**REQUIREMENTS:** Could you gather every line of the records that contains the word "point"?

**ENTRIES SHOWN:**
****

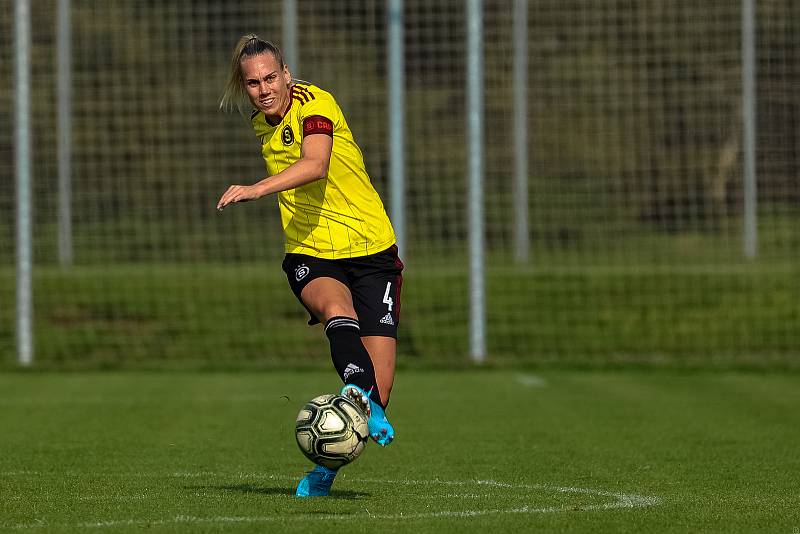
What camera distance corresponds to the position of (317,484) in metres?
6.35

****

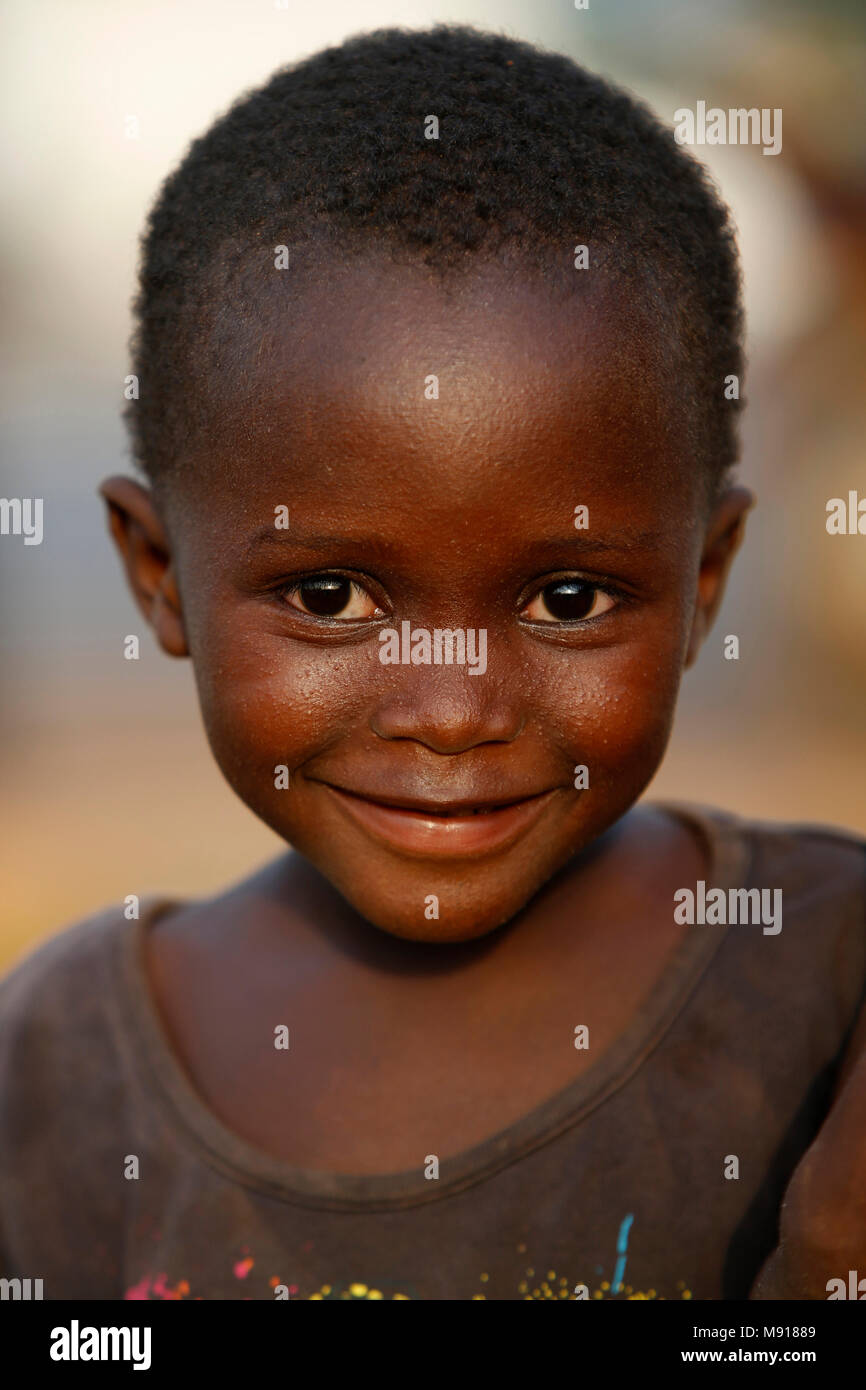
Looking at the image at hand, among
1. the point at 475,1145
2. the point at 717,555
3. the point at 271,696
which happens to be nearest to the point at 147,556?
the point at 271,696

****

**SOLUTION FOR THIS PROBLEM:**
1. the point at 475,1145
2. the point at 717,555
3. the point at 271,696
which happens to be nearest to the point at 147,556?
the point at 271,696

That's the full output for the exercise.